• Provided text
2

I have this little chunk of code I found here:

import nltk.classify.util
from nltk.classify import NaiveBayesClassifier
from nltk.corpus import movie_reviews
from nltk.corpus import stopwords

def word_feats(words):
    return dict([(word, True) for word in words])

negids = movie_reviews.fileids('neg')
posids = movie_reviews.fileids('pos')

negfeats = [(word_feats(movie_reviews.words(fileids=[f])), 'neg') for f in negids]
posfeats = [(word_feats(movie_reviews.words(fileids=[f])), 'pos') for f in posids]

negcutoff = len(negfeats)*3/4
poscutoff = len(posfeats)*3/4

trainfeats = negfeats[:negcutoff] + posfeats[:poscutoff]
testfeats = negfeats[negcutoff:] + posfeats[poscutoff:]
print 'train on %d instances, test on %d instances' % (len(trainfeats), len(testfeats))

classifier = NaiveBayesClassifier.train(trainfeats)
print 'accuracy:', nltk.classify.util.accuracy(classifier, testfeats)
classifier.show_most_informative_features()

But how can I classify a random word that might be in the corpus.

classifier.classify('magnificent')

Doesn't work. Does it need some kind of object?

Thank you very much.

EDIT: Thanks to @unutbu's feedback and some digging here and reading the comments on the original post the following yields 'pos' or 'neg' for this code (this one's a 'pos')

• Dataset excerpt
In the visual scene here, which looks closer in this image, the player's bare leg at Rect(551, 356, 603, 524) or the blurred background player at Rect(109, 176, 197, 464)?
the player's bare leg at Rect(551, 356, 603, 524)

• Exercise aim
Extend the forum post about the NLTK Naive Bayes classifier, starting right after its final sentence. The material has no connection to the forum post about the NLTK Naive Bayes classifier.

• Final result
print(classifier.classify(word_feats(['magnificent'])))

and this yields the evaluation of the word for 'pos' or 'neg'

print(classifier.prob_classify(word_feats(['magnificent'])).prob('neg'))
Kevin
  • 561
  • 1
  • 7
  • 20

1 Answers1

1
print(classifier.classify(word_feats(['magnificent'])))

yields

pos

The classifier.classify method does not operate on individual words per se, it classifies based on a dict of features. In this example, word_feats maps a sentence (a list of words) to a dict of features.

Here is another example (from the NLTK book) which uses the NaiveBayesClassifier. By comparing what is similar and different between that example, and the one you posted, you may get a better perspective of how it can be used.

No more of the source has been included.